Data entries:
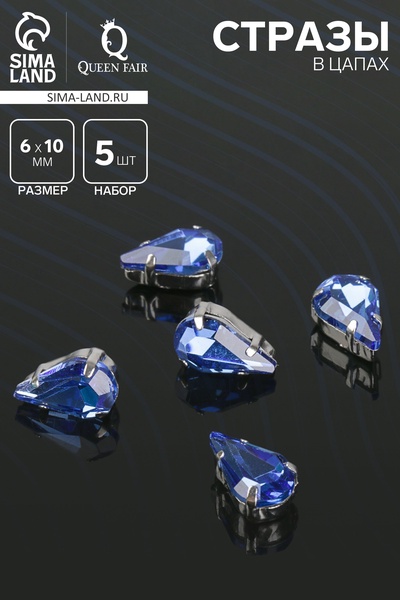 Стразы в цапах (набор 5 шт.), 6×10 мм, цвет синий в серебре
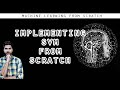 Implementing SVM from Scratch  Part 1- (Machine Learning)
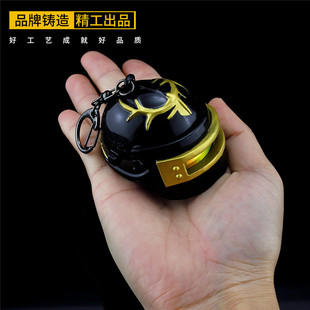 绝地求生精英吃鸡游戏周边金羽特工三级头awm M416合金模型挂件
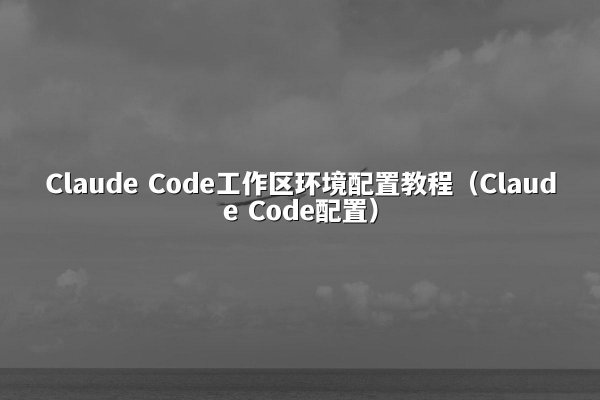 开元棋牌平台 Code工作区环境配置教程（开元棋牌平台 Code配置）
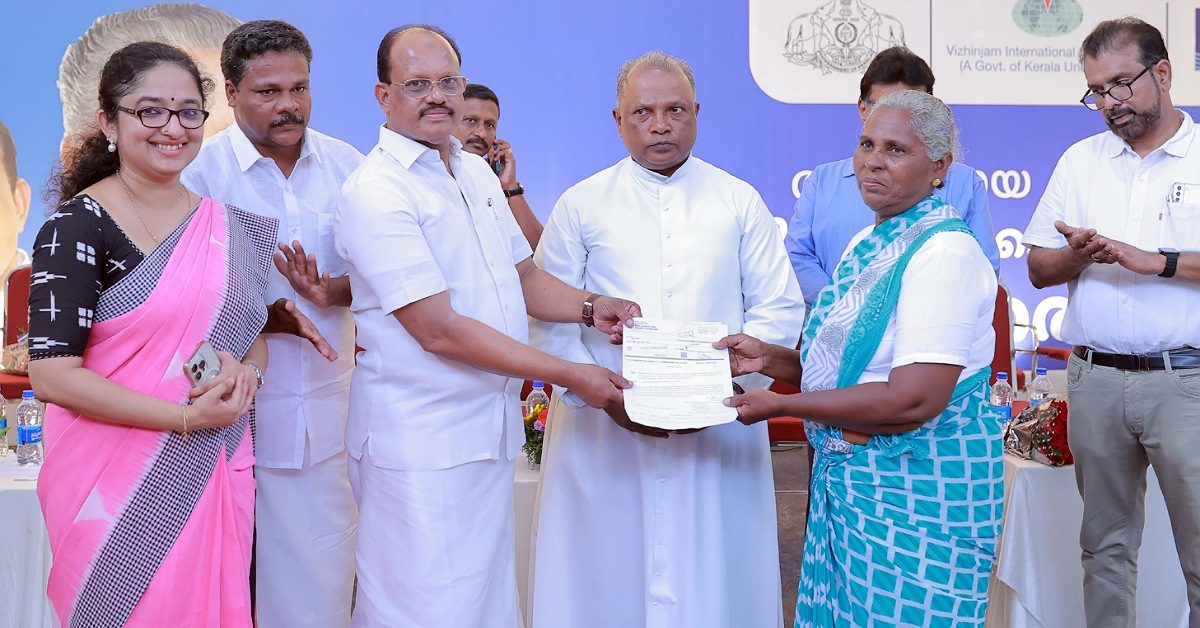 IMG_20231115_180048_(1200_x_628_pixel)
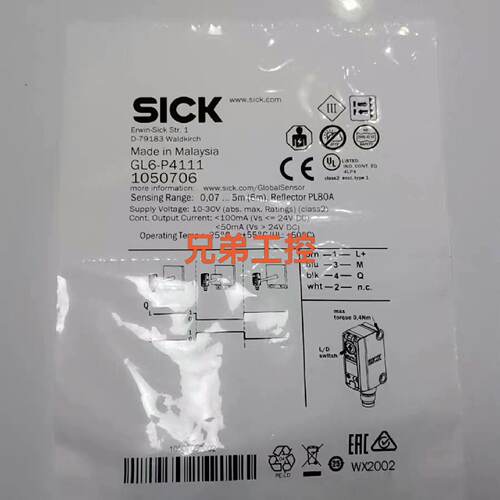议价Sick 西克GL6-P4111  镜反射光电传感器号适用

--

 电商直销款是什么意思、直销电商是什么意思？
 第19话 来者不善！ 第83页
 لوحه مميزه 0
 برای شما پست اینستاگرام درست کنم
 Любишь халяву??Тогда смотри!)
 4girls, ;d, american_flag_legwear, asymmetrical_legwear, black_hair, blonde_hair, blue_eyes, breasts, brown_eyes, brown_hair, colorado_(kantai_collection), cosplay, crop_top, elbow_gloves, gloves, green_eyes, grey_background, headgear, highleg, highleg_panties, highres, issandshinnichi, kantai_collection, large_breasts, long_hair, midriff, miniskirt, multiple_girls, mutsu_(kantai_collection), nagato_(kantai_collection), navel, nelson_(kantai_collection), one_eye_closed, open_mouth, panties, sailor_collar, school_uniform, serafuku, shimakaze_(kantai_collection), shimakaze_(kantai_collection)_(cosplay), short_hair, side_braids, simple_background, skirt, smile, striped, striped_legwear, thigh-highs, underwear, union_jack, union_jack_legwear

---

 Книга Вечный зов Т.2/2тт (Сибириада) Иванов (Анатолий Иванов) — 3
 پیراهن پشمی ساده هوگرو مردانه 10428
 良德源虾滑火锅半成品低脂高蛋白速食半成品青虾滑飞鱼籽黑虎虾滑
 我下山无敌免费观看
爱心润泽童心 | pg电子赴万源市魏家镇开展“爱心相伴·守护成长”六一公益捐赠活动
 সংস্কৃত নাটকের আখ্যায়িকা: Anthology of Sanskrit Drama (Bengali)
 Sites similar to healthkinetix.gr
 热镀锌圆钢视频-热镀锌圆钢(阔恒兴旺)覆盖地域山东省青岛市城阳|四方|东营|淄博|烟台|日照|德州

• **WHAT TO WORK ON**
Your task for the entries above: copy exactly the span starting with the line with "لوحه مميزه 0" and going on through the line with "Любишь халяву??Тогда смотри!)", both lines included, and nothing else.

• **ANSWER SECTION**
 لوحه مميزه 0
 برای شما پست اینستاگرام درست کنم
 Любишь халяву??Тогда смотри!)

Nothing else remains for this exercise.